*SOURCE EXTRACT*:
• • • • •

The new government-to-be led by Roh Moo-hyun has been concentrating its energy to resolve the current crisis by peaceful means. Among other approaches from many angles, South Korea is now trying to persuade the Bush administration with its own mediation plan. This plan includes North Korea's pledge to abandon all nuclear programs and the U.S. resolving North Korea's security concerns by a written assurance. Neighboring countries like Russia is also trying hard to mediate. But, the very starting point for diplomatic solution, which is North Korea-U.S. talk, is not yet forthcoming. While South Korea made it clear that war is not an option, the U.S. made it equally clear that it is one. To counter hawkish stance of Washington, Pyongyang announced its alleged capability to strike worldwide American properties. As the two adversaries are obsessed with mistrust of each other and readiness to counteract, tensions keep on rising. Peace efforts by South Korea and neighboring countries have not produced tangible results yet.

3. Korea's nuclear crisis and civil society in South Korea

The current nuclear crisis in Korea is already a threat to the lives of Koreans. We remember too well that the North Korea-U.S. conflict of 1993~4 drove the two countries to the brink of war. We are short of wits to think the current 2003 conflict is less serious. The fortunate difference of the current time is that civil society in South Korea has matured enough to commit itself for peace building and that the South Korean government is actively initiating peaceful paths to resolution along with involvement of a several concerned countries. However, there are still three sensitive areas of debate.

First, how do majority of the civil society actors view the alleged nuclear program of North Korea? The two Koreas have already agreed on a denuclearization principle in January 1992. The expected outcome of North Korea's nuclear program would be too negative. Any nuclear weapons program or deployment in Korea will intensify regional arms race and disable security cooperation. It would make Koreans impossible to think of reunification when there is little regional security cooperation. Intensified arms race will put South Korea more dependent and subordinate to the U.S. and obstruct economic development of Korea as a whole. North Korea will eventually pass through a short-term security towards facing bigger threat to its existence. We know very well that development of nuclear weapons is an evidence of waste of national power and lack of national vision. This is why we should oppose any nuclear weapons program or deployment in Korea, as well as in any other regions.

• • • • •

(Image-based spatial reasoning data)
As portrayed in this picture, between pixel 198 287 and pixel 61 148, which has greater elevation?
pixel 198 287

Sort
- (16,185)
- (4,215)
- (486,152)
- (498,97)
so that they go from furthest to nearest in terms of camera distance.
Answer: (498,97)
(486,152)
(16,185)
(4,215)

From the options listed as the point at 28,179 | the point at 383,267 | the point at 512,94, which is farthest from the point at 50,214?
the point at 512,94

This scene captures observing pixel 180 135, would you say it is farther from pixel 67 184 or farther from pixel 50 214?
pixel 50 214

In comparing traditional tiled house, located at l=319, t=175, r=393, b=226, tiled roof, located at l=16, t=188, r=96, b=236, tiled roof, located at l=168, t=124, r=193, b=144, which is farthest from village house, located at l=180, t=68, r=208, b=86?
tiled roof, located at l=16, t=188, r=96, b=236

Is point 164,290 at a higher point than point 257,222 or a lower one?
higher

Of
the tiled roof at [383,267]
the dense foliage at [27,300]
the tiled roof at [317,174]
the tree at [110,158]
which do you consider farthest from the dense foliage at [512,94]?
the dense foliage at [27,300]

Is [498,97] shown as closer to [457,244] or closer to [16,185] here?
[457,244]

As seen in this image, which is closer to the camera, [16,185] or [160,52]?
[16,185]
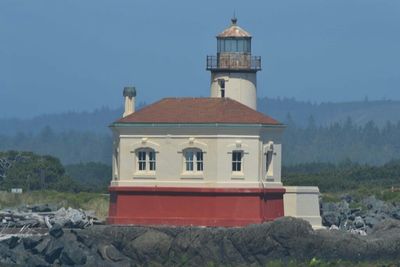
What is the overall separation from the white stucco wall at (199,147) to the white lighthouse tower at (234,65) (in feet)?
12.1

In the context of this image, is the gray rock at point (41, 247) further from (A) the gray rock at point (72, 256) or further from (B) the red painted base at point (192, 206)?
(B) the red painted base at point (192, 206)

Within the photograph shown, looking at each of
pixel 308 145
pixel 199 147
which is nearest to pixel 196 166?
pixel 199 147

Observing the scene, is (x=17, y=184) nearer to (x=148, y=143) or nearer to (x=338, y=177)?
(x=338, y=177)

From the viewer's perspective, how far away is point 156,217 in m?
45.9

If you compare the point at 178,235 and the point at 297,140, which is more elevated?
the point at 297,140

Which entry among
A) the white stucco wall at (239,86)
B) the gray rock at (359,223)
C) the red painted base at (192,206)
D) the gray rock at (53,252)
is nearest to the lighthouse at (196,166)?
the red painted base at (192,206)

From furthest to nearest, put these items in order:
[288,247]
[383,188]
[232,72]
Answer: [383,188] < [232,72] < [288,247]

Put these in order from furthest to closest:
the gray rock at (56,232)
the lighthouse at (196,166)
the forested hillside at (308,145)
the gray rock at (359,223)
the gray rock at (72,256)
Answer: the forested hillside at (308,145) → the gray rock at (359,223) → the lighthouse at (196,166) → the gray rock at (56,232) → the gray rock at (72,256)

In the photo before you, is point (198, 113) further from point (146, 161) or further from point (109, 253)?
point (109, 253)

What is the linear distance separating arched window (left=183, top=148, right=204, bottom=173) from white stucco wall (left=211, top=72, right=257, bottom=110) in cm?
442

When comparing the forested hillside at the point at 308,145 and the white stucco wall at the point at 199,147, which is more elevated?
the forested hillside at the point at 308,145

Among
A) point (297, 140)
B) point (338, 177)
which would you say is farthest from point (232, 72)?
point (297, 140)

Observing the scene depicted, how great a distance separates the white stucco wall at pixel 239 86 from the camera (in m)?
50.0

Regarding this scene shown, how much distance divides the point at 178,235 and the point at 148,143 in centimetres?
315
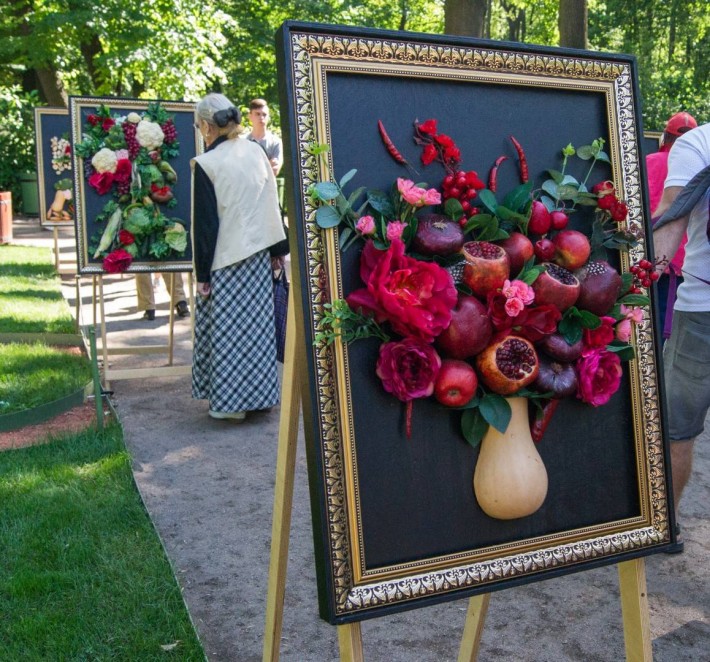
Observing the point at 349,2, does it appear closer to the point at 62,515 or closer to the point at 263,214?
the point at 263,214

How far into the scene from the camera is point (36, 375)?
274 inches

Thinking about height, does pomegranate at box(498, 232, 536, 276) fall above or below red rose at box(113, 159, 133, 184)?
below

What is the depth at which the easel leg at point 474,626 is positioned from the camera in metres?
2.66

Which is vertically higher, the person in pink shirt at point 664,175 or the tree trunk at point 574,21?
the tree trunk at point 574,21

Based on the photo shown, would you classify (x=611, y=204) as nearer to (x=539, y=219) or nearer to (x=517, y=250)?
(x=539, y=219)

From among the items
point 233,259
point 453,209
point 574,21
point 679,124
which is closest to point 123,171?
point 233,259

• • • • •

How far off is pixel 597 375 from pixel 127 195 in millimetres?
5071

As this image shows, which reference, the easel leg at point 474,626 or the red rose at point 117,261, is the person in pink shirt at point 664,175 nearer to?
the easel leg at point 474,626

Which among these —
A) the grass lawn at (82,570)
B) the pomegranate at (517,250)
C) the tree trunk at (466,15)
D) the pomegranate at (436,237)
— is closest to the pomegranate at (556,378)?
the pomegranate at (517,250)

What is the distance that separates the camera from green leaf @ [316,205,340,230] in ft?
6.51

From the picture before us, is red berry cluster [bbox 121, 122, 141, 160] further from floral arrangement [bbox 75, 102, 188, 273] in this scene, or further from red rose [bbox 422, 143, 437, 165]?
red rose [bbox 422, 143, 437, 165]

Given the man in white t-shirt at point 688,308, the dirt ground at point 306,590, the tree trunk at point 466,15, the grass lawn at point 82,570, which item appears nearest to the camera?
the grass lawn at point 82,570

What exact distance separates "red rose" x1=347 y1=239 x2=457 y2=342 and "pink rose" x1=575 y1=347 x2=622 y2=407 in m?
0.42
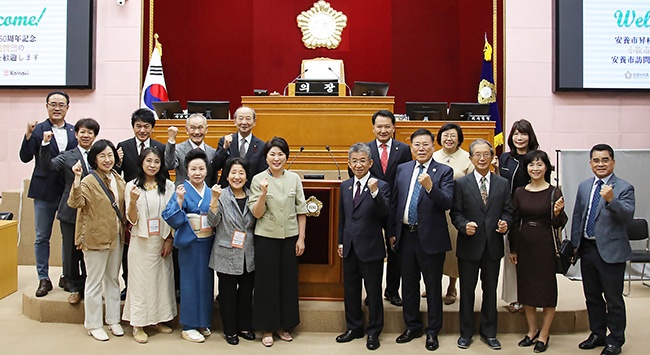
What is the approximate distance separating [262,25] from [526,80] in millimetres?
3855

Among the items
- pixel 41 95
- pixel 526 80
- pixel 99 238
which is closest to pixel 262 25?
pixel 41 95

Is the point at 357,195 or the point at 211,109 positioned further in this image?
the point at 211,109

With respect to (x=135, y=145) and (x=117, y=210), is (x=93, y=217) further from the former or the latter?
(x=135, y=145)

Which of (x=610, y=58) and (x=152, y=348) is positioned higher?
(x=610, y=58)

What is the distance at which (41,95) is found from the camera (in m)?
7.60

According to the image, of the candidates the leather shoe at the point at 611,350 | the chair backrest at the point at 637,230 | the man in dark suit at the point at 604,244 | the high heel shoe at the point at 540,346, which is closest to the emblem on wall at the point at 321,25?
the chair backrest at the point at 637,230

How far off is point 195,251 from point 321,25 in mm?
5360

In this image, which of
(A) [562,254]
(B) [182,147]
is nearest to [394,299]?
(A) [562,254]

• • • • •

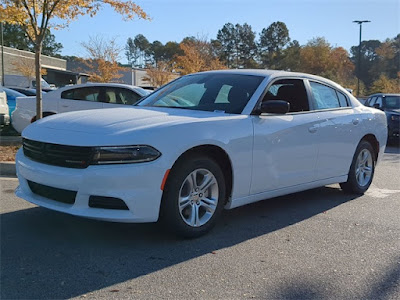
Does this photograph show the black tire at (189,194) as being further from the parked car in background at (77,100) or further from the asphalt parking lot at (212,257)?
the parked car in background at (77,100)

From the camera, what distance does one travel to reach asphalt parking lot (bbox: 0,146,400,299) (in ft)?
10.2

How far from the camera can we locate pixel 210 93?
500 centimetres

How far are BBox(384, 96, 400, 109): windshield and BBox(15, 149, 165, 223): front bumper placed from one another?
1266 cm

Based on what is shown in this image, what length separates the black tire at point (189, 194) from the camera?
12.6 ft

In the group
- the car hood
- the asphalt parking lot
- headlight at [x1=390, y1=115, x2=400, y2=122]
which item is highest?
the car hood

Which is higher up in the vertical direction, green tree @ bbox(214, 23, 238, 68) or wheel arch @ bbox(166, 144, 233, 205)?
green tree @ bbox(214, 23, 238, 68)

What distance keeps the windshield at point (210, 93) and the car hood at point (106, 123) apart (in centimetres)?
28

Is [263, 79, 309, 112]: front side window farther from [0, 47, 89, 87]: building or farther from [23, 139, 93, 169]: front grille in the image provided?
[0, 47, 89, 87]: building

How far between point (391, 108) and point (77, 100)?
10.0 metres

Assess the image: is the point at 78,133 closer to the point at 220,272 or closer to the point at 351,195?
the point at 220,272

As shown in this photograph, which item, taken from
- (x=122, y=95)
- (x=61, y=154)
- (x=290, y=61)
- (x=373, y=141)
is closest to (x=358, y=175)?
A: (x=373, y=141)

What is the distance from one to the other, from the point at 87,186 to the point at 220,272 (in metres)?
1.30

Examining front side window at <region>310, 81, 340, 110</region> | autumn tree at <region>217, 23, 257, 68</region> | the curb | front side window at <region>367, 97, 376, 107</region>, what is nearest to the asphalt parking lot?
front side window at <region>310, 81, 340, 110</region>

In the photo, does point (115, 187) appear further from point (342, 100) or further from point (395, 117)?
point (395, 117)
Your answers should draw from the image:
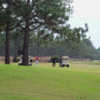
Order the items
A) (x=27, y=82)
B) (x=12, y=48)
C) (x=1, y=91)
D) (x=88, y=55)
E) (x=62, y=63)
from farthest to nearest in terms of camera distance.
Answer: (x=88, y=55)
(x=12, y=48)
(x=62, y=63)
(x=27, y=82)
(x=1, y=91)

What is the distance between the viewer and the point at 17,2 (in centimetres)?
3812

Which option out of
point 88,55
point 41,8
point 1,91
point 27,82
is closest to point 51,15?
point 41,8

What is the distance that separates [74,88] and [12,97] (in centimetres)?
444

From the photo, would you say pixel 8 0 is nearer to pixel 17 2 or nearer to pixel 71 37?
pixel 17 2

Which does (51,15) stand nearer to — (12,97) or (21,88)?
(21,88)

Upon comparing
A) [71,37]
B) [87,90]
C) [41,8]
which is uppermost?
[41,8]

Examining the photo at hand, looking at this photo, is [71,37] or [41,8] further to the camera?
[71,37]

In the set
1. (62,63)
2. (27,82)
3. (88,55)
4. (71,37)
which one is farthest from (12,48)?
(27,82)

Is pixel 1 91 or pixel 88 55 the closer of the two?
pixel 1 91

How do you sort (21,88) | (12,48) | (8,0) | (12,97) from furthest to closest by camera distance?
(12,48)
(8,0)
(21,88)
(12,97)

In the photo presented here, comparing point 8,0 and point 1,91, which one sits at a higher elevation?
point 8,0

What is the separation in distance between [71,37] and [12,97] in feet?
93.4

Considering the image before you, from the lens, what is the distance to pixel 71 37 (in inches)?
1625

• • • • •

*STATED EXERCISE*:
Answer these questions using the excerpt on Korea's nuclear crisis.
(a) Under South Korea's mediation plan, how would the U.S. resolve North Korea's security concerns?
(b) In what month and year did the two Koreas agree on a denuclearization principle?
(c) Which earlier North Korea-U.S. conflict drove the two countries to the brink of war?

*ANSWER FOR THE TASK*:
(a) By a written assurance.
(b) January 1992.
(c) The conflict of 1993~4.